Помолчали, прислушиваясь к небу. Было тихо, только что-то плескалось у дальнего берега. От воды тянуло холодом.

— Так что ответишь, Лёша? — спросил Старостин. — Одни мы, можно поговорить.

— Да что говорить! — Скобарь бросил под ноги окурок, зло сплюнул. — Превратили армию в публичную девку, а потом разрешения спрашиваете! Надоело, понимаешь. Что я за, к чертям собачьим, генерал, если человеком себя только здесь на болоте чувствую?

— Главное, начать, так я думаю. То, что я предлагаю, должно положить конец всему. И всё расставить по местам.

— Неужели? — Под козырьком фуражки Скобаря клинком вспыхнули глаза. — А как со стороны смотреться будет, ты подумал? Россия вам не Парагвай какой-нибудь занюханный! Это там президенту раз в год пинка под зад дают, и ничего, привыкли. А я не хочу, понимаешь, не хочу, чтобы вы своими играми страну в Парагвай превратили! У нас народ, если в охотку войдёт, палкой не отучишь.

— Мы и так, считай, в Парагвае живём. И не меня в том винить надо, Лёша. Скажи спасибо тем, кто Америку здесь хотел устроить. Мечта идиотов! Понимали же, придурки, что не упёрлись никому на Западе, решили сюда Америку притащить. Ни одна сука не подумала, что у нас только Латинская выйти и может. Со всеми истекающими и подтекающими… Вот и живём, радуемся неизвестно чему.

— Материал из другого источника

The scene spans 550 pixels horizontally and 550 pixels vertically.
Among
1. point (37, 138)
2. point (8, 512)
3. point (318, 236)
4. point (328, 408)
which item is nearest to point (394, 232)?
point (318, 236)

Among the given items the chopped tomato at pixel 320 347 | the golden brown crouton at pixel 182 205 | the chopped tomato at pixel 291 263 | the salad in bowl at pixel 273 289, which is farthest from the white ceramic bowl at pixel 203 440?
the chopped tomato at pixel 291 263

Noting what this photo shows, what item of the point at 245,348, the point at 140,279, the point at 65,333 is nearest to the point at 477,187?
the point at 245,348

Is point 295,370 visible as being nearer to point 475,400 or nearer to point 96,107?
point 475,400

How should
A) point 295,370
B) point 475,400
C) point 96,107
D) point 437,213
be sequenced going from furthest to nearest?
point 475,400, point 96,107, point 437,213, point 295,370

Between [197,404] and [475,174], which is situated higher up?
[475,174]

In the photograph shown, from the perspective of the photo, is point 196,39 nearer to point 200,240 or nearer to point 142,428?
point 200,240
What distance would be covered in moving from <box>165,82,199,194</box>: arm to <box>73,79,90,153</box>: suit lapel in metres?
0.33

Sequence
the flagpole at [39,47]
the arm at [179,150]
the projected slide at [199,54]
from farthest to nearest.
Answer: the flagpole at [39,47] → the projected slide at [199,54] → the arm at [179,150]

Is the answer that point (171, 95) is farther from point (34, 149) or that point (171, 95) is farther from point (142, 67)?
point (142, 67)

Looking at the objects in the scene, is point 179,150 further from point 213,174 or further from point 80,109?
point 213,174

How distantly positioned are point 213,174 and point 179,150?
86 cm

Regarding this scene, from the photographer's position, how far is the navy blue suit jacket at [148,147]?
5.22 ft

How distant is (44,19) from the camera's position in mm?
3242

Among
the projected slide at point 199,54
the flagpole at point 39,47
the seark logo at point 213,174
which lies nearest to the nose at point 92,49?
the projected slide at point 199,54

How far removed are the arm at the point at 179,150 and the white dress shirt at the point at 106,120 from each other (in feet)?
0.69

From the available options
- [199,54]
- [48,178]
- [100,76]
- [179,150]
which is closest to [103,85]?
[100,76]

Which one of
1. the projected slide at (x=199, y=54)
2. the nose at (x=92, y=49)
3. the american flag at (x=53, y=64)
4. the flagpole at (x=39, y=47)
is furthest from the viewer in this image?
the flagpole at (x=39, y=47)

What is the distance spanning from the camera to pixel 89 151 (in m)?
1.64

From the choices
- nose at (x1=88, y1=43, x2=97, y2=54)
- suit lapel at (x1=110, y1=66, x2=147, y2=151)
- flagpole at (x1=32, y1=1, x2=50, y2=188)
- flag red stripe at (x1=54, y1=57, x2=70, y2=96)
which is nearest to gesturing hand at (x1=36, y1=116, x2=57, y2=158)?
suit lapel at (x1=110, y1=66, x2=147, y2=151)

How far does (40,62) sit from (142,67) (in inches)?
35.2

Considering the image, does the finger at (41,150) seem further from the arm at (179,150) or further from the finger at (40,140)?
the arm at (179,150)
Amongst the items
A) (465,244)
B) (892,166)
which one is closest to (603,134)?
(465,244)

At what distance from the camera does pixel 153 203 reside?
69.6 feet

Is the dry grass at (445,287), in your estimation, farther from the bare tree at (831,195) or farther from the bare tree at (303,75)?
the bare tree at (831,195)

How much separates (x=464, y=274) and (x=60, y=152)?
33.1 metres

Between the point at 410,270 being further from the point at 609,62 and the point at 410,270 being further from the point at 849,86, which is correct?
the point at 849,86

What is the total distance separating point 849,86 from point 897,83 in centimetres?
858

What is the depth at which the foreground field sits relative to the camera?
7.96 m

— Во-во! А ещё учти, для рвани черномазой их армия, хоть самая дохлая, белая кость, элита нации! Все в Америке учились. А у нас поголовно все из крестьян, от сохи, значит. Кто постарше, со звёздами большими, ещё помнят, как в армии первый раз в жизни от пуза наелся да сапоги справные одел. Молодняк, кто их осудит, ухватились за единственную возможность карьеру сделать и в люди выбиться. А они на отцов-подневольников с детства насмотрелись, а это, брат, знаешь как бередит! Нет, кто в армию попал да прижился, считай себя спас. От тюрьмы, пьянки и петли. Я не прав?

— Прав, конечно!

— Вот так. А из мужика вы давно инициативу повышибли. Он не то что в поле, на толчок без визы районного барина не пойдёт. Так что вы от крестьянской армии хотите? Сила мы огромная, согласен. Только от дури идущая! «Несокрушимая и легендарная»! Жаль, чувство долга поперёд меня родилось, а так — послал бы всё к едрёне фене. Надоело!

— Хочешь сказать, интересы у нас с армией разные?

— Пока жареный петух не клюнет, конечно, разные. Чтобы в вашей сучьей политике понимать, нужно не академию Генштаба заканчивать, а камасутру штудировать. Как слаще ублажить и как сподручнее отдаться. — Скобарь брезгливо сплюнул — Нет, за родину мы все амбразуры собой позатыкаем! Но это в крайнем случае. А так, на кой вы нам сдались? Ни один серьёзный мужик своих людей под ваши игры не даст. У меня в батальоне обеспечения одни бывшие молодые бизнесмены служат. Специально. Шуршат на кухне, аж дым идёт. Бойцы им регулярно-периодически по морде дают. Знаешь за что?